• _Activity_: Your job is to transcribe the material exactly. Keep every line.
(Given data)
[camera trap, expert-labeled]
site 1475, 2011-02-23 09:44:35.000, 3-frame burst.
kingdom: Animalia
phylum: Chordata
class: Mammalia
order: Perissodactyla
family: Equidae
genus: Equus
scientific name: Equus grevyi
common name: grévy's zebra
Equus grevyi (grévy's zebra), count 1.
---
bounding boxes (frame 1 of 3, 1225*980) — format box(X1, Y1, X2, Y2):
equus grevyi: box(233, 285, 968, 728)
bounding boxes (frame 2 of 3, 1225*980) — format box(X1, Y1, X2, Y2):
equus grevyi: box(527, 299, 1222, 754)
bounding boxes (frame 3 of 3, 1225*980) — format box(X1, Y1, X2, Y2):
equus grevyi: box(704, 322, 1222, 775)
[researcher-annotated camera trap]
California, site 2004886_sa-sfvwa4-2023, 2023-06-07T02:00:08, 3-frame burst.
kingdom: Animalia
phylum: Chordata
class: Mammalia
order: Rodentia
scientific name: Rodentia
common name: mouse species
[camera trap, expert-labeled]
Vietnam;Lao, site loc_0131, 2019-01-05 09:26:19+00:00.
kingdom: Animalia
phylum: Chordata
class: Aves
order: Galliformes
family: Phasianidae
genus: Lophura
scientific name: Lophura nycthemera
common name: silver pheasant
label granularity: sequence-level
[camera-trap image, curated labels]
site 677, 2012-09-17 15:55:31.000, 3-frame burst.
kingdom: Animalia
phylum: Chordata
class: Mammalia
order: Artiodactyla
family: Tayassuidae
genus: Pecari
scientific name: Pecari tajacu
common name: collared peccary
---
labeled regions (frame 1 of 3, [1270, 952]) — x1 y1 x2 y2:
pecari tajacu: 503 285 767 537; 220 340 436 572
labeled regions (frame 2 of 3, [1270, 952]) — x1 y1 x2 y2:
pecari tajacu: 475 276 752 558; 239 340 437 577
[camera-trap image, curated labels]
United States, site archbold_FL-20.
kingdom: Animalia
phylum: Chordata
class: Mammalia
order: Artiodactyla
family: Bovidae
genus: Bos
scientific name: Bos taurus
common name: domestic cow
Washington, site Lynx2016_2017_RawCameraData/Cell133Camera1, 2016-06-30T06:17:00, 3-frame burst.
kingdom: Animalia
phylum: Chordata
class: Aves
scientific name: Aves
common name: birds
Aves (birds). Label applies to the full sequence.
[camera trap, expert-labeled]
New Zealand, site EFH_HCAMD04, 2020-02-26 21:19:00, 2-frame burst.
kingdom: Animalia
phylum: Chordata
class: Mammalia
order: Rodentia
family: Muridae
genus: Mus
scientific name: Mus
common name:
(End Given data)
• _Response box_:
[camera trap, expert-labeled]
site 1475, 2011-02-23 09:44:35.000, 3-frame burst.
kingdom: Animalia
phylum: Chordata
class: Mammalia
order: Perissodactyla
family: Equidae
genus: Equus
scientific name: Equus grevyi
common name: grévy's zebra
Equus grevyi (grévy's zebra), count 1.
---
bounding boxes (frame 1 of 3, 1225*980) — format box(X1, Y1, X2, Y2):
equus grevyi: box(233, 285, 968, 728)
bounding boxes (frame 2 of 3, 1225*980) — format box(X1, Y1, X2, Y2):
equus grevyi: box(527, 299, 1222, 754)
bounding boxes (frame 3 of 3, 1225*980) — format box(X1, Y1, X2, Y2):
equus grevyi: box(704, 322, 1222, 775)
[researcher-annotated camera trap]
California, site 2004886_sa-sfvwa4-2023, 2023-06-07T02:00:08, 3-frame burst.
kingdom: Animalia
phylum: Chordata
class: Mammalia
order: Rodentia
scientific name: Rodentia
common name: mouse species
[camera trap, expert-labeled]
Vietnam;Lao, site loc_0131, 2019-01-05 09:26:19+00:00.
kingdom: Animalia
phylum: Chordata
class: Aves
order: Galliformes
family: Phasianidae
genus: Lophura
scientific name: Lophura nycthemera
common name: silver pheasant
label granularity: sequence-level
[camera-trap image, curated labels]
site 677, 2012-09-17 15:55:31.000, 3-frame burst.
kingdom: Animalia
phylum: Chordata
class: Mammalia
order: Artiodactyla
family: Tayassuidae
genus: Pecari
scientific name: Pecari tajacu
common name: collared peccary
---
labeled regions (frame 1 of 3, [1270, 952]) — x1 y1 x2 y2:
pecari tajacu: 503 285 767 537; 220 340 436 572
labeled regions (frame 2 of 3, [1270, 952]) — x1 y1 x2 y2:
pecari tajacu: 475 276 752 558; 239 340 437 577
[camera-trap image, curated labels]
United States, site archbold_FL-20.
kingdom: Animalia
phylum: Chordata
class: Mammalia
order: Artiodactyla
family: Bovidae
genus: Bos
scientific name: Bos taurus
common name: domestic cow
Washington, site Lynx2016_2017_RawCameraData/Cell133Camera1, 2016-06-30T06:17:00, 3-frame burst.
kingdom: Animalia
phylum: Chordata
class: Aves
scientific name: Aves
common name: birds
Aves (birds). Label applies to the full sequence.
[camera trap, expert-labeled]
New Zealand, site EFH_HCAMD04, 2020-02-26 21:19:00, 2-frame burst.
kingdom: Animalia
phylum: Chordata
class: Mammalia
order: Rodentia
family: Muridae
genus: Mus
scientific name: Mus
common name:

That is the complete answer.